The National Art Museum was especially wonderful. Huge, as museum's tend to be, and rather unmapped, which is a key hobby of the Irish - not mapping anything properly, it took awhile to get around, but once the Magellan instinct cut in, all was grand. We found paintings by the likes of Vermeer, Rembrandt, Poussin, Titian (way over-rated), and Paninni, who in addition to epic paintings appartently made a fine grilled sandwich.

Of course no trip to Dublin can be complete without checking out Trinity College and the Book of Kells. No artistic expression has ever impressed me more than it. The absolutely laborous detail that went into each page is astounding. I tried to take a picture, but security I found is quite against that, but to thier credit they were extremely potite about it.

And then there was Rathmines. A place I was told of thousands of miles away, a place people in Dublin seemed not to know, a place that was literally off the published maps of Dublin. Mythical Rathmines. It took an hour to walk to where we finally found a person who knew what we sought and helped narrow our search.
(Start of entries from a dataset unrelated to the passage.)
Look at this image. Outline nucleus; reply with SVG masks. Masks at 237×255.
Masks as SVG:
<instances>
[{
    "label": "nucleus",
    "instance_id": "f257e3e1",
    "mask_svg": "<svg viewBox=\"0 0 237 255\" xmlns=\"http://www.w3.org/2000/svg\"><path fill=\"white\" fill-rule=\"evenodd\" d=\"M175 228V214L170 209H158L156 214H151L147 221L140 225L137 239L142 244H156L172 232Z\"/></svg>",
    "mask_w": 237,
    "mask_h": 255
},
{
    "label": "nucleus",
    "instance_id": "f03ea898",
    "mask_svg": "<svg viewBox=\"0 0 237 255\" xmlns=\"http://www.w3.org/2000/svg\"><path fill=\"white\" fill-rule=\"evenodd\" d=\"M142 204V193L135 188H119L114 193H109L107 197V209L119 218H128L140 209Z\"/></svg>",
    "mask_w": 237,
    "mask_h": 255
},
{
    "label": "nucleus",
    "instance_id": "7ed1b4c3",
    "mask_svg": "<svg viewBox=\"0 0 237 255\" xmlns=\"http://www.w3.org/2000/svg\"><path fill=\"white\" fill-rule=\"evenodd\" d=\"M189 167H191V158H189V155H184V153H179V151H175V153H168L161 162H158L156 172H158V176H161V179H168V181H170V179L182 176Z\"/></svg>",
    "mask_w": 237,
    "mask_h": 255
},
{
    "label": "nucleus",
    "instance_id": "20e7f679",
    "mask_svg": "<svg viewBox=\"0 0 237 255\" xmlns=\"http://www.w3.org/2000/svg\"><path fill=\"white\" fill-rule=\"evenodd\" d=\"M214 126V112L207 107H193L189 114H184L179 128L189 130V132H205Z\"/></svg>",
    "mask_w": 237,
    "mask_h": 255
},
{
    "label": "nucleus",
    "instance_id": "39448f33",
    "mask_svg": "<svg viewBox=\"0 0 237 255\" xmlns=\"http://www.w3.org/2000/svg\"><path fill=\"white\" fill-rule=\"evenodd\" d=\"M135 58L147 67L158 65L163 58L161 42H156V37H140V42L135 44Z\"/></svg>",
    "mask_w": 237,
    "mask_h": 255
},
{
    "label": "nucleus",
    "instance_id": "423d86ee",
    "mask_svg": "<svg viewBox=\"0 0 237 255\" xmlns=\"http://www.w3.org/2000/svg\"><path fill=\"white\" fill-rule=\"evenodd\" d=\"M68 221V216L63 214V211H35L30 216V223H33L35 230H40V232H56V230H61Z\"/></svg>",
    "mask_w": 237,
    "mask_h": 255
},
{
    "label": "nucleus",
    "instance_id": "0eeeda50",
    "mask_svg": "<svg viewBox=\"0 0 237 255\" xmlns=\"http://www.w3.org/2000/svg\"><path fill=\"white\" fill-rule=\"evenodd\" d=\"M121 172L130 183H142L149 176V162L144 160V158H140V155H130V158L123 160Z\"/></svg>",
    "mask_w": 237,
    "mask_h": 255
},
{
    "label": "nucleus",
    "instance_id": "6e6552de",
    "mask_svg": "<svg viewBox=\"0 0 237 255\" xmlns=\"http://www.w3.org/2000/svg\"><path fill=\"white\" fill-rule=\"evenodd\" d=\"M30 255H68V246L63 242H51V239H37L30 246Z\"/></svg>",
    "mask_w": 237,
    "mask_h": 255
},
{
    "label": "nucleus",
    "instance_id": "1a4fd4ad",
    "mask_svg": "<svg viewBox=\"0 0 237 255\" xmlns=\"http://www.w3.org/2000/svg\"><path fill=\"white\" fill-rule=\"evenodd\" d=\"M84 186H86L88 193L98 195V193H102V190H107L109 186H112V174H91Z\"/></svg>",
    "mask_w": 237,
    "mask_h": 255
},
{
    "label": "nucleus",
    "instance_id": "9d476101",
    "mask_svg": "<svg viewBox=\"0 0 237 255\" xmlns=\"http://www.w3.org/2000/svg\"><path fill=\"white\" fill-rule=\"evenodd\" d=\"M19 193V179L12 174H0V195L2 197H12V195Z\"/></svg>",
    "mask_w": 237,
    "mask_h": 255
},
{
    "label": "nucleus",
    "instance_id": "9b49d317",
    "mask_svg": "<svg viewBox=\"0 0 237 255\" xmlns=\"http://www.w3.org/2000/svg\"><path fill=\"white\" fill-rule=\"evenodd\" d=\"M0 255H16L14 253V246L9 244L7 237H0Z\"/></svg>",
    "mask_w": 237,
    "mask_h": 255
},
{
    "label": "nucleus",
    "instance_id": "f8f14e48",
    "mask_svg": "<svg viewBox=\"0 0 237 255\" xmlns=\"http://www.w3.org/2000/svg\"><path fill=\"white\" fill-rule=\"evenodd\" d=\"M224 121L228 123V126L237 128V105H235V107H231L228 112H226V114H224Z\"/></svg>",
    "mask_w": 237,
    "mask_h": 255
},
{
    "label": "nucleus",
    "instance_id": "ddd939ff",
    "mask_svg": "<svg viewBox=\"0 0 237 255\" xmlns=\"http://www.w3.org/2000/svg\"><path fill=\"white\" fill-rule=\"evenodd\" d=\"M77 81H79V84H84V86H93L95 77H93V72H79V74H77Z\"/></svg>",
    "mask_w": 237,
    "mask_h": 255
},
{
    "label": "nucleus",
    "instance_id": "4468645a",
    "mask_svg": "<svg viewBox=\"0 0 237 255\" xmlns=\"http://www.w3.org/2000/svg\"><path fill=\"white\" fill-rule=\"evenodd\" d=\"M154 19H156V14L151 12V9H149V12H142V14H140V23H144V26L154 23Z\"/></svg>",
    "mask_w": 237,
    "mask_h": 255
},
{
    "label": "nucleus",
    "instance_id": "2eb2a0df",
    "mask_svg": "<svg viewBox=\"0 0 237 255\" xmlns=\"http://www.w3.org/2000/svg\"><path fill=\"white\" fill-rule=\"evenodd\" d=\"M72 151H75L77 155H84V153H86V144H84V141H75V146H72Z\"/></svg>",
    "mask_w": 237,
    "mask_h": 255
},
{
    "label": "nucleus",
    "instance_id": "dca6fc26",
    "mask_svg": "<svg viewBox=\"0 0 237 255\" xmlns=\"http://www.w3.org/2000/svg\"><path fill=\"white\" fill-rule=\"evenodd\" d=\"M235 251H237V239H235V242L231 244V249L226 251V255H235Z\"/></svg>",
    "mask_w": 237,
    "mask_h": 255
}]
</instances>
And as was told before, so it was true. Rathmines was exactly how good old Mick Carmody said it was going to be. Brad is witness.

Speaking of, it was an unfortunate moment when Brad had to catch a plane, but such is the way of the road. I am sure we shall adventure again.

And so, after another day of loping around Dublin, I decided to slip my cable and get outta dodge. I may have stayed longer, but my hostel was too overrun with hygene-challenged Poles to bear the idea of another night.